AKP aynı tutumu Libya'da da tekrarladı. Erdoğan, 30 Kasım 2010'da bizzat Kaddafi'nin elinden "insan hakları ödülü" almıştı. Libya'da, Mısır, Tunus ve Bahreyn'de geliştiği gibi bir halk ayaklanması yaşanmadığı halde emperyalist ülkeler buraya müdahale etme kararı aldı. NATO aracılığıyla gerçekleştirilecek olan saldırı henüz kesinleşmemişken Başbakan Erdoğan, bu konuda kendisine sorulan bir soruya, "NATO Libya'ya müdahale etmeli midir? Böyle saçmalık olur mu yahu? NATO'nun ne işi var Libya'da?" diye yanıt vermişti. Ancak bir kaç hafta sonra, 25 Mart 2011'de AKP hükümetinin Dışişleri Bakanı Ahmet Davutoğlu, ABD, Fransa ve İngiltere dışişleri bakanlarıyla görüştüklerini belirterek "bütünüyle operasyon tek bir komuta sistemi altında NATO'ya devredilecek" diye açıklama yaptı.

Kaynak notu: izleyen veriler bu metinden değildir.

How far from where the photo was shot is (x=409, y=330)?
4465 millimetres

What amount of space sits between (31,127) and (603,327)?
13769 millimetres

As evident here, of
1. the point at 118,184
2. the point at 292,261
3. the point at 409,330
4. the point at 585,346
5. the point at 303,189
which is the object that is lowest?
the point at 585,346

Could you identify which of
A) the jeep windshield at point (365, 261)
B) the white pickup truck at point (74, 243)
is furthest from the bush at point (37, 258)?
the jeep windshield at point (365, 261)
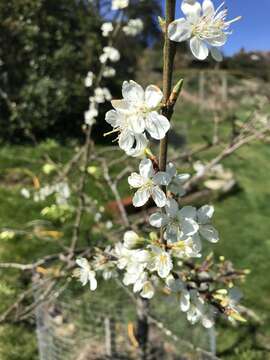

Libya'da önce söylediklerini yutmak zorunda kalan AKP iktidarı, sonrasında sürecin dışına itildiğini fark ederek Libya'da "arabuluculuk" rolü önerdi ancak buna itibar edilmedi. Yine askeri müdahale öncesinde Erdoğan, "kimse kalkıp da o ülkelerdeki petrol kuyularının hesabını yapmasın" dediği halde, NATO'nun Libya müdahalesi sonrasında ilk gündeme gelen konulardan biri de TPAO'nun Libya'daki petrol arama faaliyetlerinin akıbeti olmuştu.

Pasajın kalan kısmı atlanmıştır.